The request for comments is part of an effort by the agency to address industry concerns about CSA and potential flaws in the system.
According to Heavy Duty Trucking magazine, the agency plans to move cargo and load-securement violations out of the Cargo-Related category into the Vehicle Maintenance category. It also wants to change Cargo-Related to a new category, Hazardous Materials.
As well, the agency recently asked its industry advisory board – the Motor Carrier Safety Advisory Committee – to appoint a subcommittee to provide ideas and recommendations to improve CSA. The subcommittee will hold its first meeting on August 28.
In its comments, the American Trucking Associations said it wants more details on the data and analysis the agency uses to develop changes, adding that more openness would help generate better informed comments, and stave off skepticism about CSA.

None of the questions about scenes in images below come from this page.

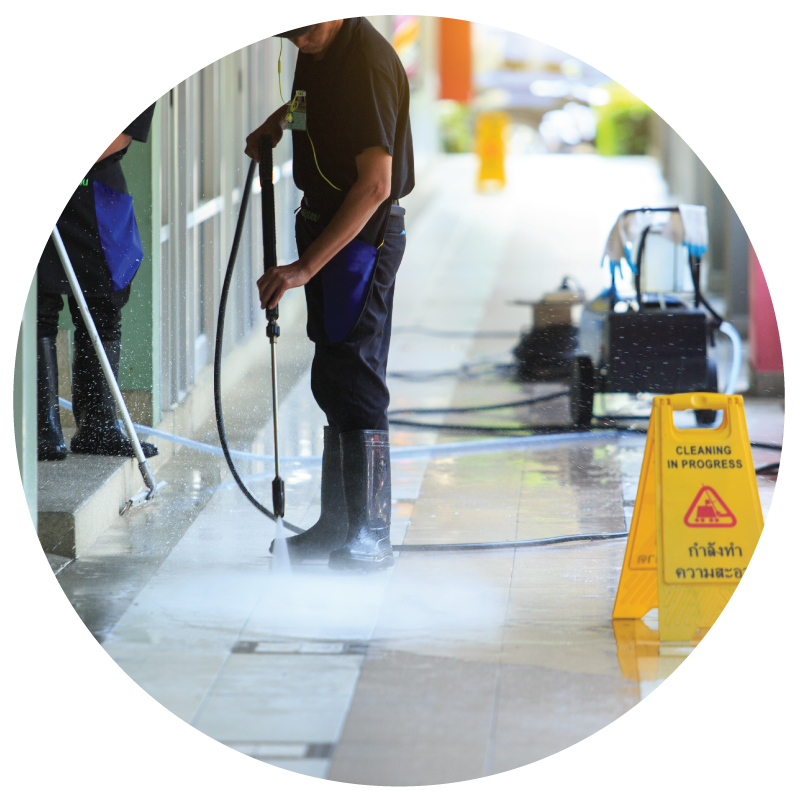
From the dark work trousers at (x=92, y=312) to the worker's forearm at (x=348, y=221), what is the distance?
2.09 feet

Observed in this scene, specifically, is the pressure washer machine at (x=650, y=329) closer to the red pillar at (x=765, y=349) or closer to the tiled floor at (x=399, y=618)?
the tiled floor at (x=399, y=618)

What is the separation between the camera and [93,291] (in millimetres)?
2758

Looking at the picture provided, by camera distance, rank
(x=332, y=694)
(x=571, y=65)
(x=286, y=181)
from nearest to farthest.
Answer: (x=332, y=694)
(x=286, y=181)
(x=571, y=65)

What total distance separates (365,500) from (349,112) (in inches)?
36.1

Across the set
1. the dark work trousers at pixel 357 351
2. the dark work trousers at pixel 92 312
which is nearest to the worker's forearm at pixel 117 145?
the dark work trousers at pixel 92 312

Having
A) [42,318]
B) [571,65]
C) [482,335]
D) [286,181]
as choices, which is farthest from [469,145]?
[42,318]

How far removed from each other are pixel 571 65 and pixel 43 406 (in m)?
11.4

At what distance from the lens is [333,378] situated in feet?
8.55

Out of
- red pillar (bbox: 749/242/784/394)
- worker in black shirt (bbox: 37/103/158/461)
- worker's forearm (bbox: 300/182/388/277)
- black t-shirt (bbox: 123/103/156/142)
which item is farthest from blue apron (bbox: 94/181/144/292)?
red pillar (bbox: 749/242/784/394)

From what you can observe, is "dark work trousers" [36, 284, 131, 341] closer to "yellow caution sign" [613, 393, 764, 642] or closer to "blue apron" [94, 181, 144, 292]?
"blue apron" [94, 181, 144, 292]

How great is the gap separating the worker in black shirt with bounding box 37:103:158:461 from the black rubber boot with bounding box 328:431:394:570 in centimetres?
62

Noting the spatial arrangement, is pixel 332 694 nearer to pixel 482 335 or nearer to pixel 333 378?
pixel 333 378

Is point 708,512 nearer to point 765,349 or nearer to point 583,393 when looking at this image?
point 583,393

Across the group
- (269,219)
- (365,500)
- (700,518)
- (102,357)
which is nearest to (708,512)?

While the ATA supports moving cargo and load-securement violations into the Vehicle Maintenance category and the creation of a separate HazMat category, it said the method for determining performance in that category needs to be improved.
Several trucking companies echoed such concerns about the HazMat change as a result of inconsistencies in the preview scores and suggested the HazMat category should not be made public until the agency can confirm that it is accurate.
Other companies noted that FMCSA needs to be more mindful that CSA has become a measuring system that shippers are using to rate and select carriers. “Customers are asking for published and non-published scores. Carriers and brokers are concerned about brokering freight to carriers with high CSA scores. We cannot use a ‘work in progress’ as an industry measurement tool,” commented Landstar Systems.
The industry lacks confidence in CSA because it has been through so many changes, the company said adding that the system should not be made public until the flaws are fixed.
Steven Bryan, CEO of the CSA services provider Vigillo, said carriers with high scores in the new HazMat category have low scores in other categories. “Yet this new, publicly available (category) will become the focus of brokers, shippers, drivers, plaintiffs and law enforcement as equivalent to (categories) with true safety backbone,” the company said.